### List of tasks
[A] Answer these about the article on ranking systems:
(i) What example does it give for a model fitting algorithm?
(ii) What does it say a sybil attack consists of?
(iii) What distribution does it say people-based ranking systems gradually decay to?
[B] Carry on the article on ranking systems past its last sentence.
-- start Selected passage --
On-chain Subjective Oracles: Ranking Systems

APR 28 2023

Ranking Systems in Web2

Web 2 ranking systems consist of some combination of closed source algorithms and private data which undermine trust in the system due the perverse incentives of the middlemen.

Any ranking system consists of the following components:

Subjective item to be rated (ex: services / goods / performances)
Samples / observations (ex: star-rating / UI actions / purchases)
Rater identity (ex: verified purchaser)
Rating model (ex: uniform distribution)
Model fitting algorithm (ex: gradient descent)

Web2 ranking systems are rarely closed on all axes, but are never open on all. An open ranking system makes all intermediary data and algorithms associated with deriving the final ranking signal available to all participants.

Marketplaces like Amazon or Doordash publicly show the samples (reviews) and the resultant average, but require you trust the marketplace not to censor or manipulate results. They do not provide information about the identity of participants or incentives involved. Users must trust the marketplace to remove voters with exogenous interests (paid reviews) and those creating sybil attacks (many accounts to represent a single user). Critical users of these marketplaces will know they've fallen short, without recourse. Often users must fall back to subjective ranking through reading text reviews in an attempt to derive their own signal.

Ranking systems involving people such as gig economy services, corporate human resources systems, and academic grading suffer from grade inflation and gradually decay to a bimodal distribution. Often humans don't want to deal with the cost associated with honesty. In the case of an HR system this can be due to participants seeking to avoid retribution from peers. Whatever the reason, 5 star systems that fall to 1-star (terrible) or 5-stars (not terrible), lose a tremendous amount of dynamic range and limit the efficiency that could be provided from more reliable polling.
-- end Selected passage --
-- start Supplied information --
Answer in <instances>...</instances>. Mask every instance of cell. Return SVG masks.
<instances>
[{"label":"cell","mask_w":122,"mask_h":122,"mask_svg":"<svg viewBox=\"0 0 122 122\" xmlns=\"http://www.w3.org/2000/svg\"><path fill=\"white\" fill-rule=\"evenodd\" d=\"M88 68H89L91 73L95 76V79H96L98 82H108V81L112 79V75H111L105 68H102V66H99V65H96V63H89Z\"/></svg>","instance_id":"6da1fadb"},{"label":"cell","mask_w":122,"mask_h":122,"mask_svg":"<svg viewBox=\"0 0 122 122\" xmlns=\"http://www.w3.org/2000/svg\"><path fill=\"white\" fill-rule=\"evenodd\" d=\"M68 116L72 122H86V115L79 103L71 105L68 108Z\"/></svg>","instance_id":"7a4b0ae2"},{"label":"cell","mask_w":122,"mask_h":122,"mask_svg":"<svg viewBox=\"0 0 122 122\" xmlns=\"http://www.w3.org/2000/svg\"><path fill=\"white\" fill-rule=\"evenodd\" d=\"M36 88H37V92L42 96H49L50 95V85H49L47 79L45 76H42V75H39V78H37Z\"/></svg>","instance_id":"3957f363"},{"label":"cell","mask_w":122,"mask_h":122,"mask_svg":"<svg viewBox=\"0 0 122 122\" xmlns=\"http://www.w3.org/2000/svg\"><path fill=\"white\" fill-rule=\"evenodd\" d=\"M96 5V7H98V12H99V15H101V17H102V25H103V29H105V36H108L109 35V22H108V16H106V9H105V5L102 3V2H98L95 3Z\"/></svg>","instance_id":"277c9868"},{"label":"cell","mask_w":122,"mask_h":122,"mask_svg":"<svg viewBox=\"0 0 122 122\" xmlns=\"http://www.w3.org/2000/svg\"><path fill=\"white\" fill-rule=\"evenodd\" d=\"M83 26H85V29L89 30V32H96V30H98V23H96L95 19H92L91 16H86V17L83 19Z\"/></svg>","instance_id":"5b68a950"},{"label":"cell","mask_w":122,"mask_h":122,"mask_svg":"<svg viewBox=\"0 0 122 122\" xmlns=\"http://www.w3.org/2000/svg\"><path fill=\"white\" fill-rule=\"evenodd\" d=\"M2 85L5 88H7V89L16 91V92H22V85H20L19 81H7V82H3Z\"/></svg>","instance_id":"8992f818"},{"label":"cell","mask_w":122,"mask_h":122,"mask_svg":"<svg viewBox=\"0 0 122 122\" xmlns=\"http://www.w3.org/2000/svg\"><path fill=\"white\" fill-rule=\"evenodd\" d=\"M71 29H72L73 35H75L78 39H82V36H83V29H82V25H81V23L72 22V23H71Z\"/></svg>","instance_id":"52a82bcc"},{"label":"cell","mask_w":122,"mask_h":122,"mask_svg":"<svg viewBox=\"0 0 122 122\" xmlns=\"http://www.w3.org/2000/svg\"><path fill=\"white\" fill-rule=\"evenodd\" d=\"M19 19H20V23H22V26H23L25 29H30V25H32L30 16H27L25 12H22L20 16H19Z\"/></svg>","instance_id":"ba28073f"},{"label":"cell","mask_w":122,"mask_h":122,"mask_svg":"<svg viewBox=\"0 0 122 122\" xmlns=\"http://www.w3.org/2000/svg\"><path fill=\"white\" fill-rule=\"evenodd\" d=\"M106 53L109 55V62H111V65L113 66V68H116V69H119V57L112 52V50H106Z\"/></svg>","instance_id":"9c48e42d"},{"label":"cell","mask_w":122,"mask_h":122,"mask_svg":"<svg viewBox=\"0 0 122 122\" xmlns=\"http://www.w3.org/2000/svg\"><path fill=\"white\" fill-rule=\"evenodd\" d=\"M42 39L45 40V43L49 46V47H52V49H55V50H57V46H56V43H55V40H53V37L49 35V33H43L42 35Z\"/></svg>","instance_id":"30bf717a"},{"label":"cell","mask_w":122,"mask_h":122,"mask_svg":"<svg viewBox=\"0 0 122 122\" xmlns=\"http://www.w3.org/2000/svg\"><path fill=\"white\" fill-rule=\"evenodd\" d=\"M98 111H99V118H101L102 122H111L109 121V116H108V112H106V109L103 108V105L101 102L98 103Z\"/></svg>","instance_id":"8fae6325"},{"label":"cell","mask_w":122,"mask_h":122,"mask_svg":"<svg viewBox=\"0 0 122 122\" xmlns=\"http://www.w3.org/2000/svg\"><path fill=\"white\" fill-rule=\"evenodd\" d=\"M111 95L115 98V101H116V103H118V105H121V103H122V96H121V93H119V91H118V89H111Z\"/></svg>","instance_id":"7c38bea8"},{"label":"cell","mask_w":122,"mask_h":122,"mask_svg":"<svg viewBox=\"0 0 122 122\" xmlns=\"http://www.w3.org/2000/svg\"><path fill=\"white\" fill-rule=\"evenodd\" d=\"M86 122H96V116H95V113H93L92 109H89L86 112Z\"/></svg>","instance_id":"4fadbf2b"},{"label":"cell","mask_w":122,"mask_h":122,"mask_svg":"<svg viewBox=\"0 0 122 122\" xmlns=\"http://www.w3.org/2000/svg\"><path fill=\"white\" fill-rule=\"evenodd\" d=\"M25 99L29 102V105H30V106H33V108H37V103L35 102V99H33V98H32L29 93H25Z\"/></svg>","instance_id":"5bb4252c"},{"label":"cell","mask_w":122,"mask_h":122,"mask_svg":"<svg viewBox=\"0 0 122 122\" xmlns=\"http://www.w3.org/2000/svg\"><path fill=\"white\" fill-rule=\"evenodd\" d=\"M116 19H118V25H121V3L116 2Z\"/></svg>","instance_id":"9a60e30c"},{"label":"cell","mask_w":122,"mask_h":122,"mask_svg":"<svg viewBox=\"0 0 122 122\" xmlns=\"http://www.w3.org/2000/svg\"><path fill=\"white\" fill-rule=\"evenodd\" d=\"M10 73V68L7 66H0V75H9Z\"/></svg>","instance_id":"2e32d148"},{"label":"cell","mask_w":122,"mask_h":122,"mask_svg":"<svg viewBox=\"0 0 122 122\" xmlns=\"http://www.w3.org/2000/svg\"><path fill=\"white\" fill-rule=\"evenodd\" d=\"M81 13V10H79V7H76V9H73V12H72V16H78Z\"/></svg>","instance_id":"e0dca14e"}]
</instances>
-- end Supplied information --
### Written answers
[A]
(i) Gradient descent.
(ii) Many accounts to represent a single user.
(iii) A bimodal distribution.

[B]
Due to these failures, we cannot apply existing ranking systems as an oracle for social consensus when the stakes are high.

If we start from the principle of trustlessness, can we create a ranking system that does not run into the pitfalls of web2? The goal of this project is to explore a ranking system that can be deployed by a group of participants who do not necessarily trust one another to come to consensus over the ranking of an arbitrary set of subjective works via public sampling and public modeling. A fitting place to deploy a system meeting these goals would be a censorship resistant verifiable compute layer such as a blockchain.

Ranking Systems in Web3

While it's still early to dream of the use cases here, there are some areas of the web3 landscape that are in clear need of a primitive of this nature today.

Some examples follow.

Trustless Web3 marketplaces. In the absence of legal recourse, how can participants trust one another?

DAO work distribution. DAOs depend on binary votes put forward by an individual in the community and lack any algorithmic granularity. Most decisions are to "fund or not fund", "deploy or not deploy". We promise a future where much of the bureaucracy and operational cruft is mitigated thanks to algorithmic rails, yet today decentralized organization operations are executed by social consensus. If we were able to come to consensus on the subjective rank of work output of a DAO, decisions and resource allocations can be made more granular than binary.

Public goods funding. I would venture to say that the majority of instructions executed by computers globally come from free open source software. Yet most important open source software is maintained and supported altruistically by groups with high margins (big tech). Donations towards these efforts are typically executed trustfully: pay out one party, they distribute unilaterally. If commits (code improvements) could be truthfully ranked by the participants themselves, public goods funding could automatically be allocated to those that participated most. A market could develop around open source software.

Joint creation of IP or art. If contributions in the form of blog posts or artistic samples can be ranked by the community itself, they can enshrine a distribution of contribution directly in the protocol for use with other economic incentives.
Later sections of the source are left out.